During the first session of the week the specific theme will be outlined. This theme will then be further discussed during the second session of the week, including through practical exercises. The two big written exercises (the literature review and the case note) will both be preceded by the submission of an outline/draft in order to allow for maximum feedback before the handing in of the final version. The last two weeks are reserved for the moot court sessions.

Assessment Method

  • General participation, ongoing (10%)

  • Literature review (individual), including outline week 3 and full note week 5 (35%)

  • Mini-moot court (in small groups), weeks 6-7 (15%)

  • Case note (individual), including outline week 6 and full note week 8 (40%)

Reading list

Students have to acquire the following book for this course:

  • M. Snel and J. De Moraes, Doing a systematic literature review in legal scholarship (Eleven International Publishing, 2019).

The following book is highly recommended:

  • Antonin Scalia and Bryan A. Garner, Making your case: The Art of Persuading Judges, 1st Edition (Thomson West, 2008)

Links to other compulsory readings will be provided on Brightspace.

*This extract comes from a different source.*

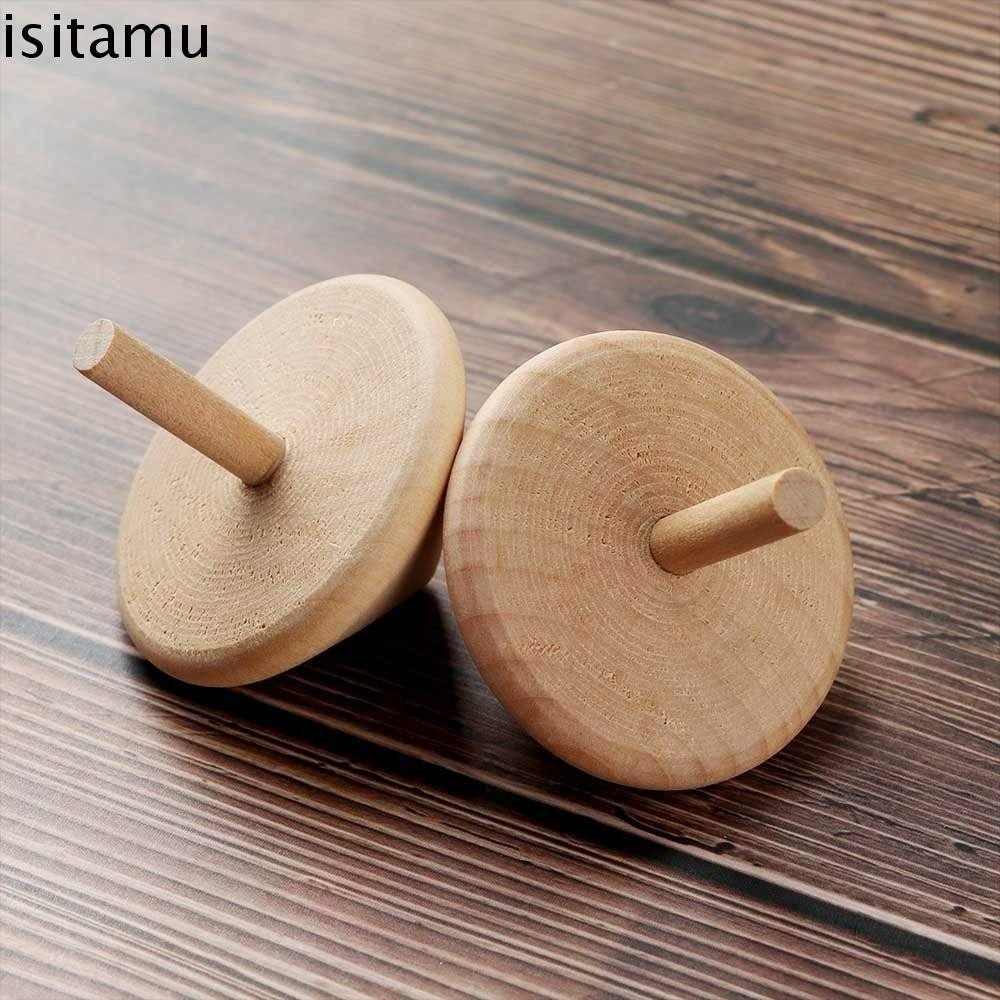 Isitaft ไม ้ Spinning Tops Fun Party ไม ่ มีสี Spinning Top PegTop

Courses offered at Leiden University College (LUC) are usually only open to LUC students and LUC exchange students. Leiden University students who participate in one of the university’s Honours tracks or programmes may register for one LUC course, if availability permits. Registration is coordinated by the Education Coordinator, course.administration@luc.leidenuniv.nl.


Dr. Hanne Cuyckens, h.cuyckens@luc.leidenuniv.nl


For the course as offered in block 2, the exact way in which it will be organized will depend on the covid19 restrictions but ideally it would take at least some kind of hybrid form allowing for the discussion sessions as well as the moot court exercise to be run in class in smaller groups where possible.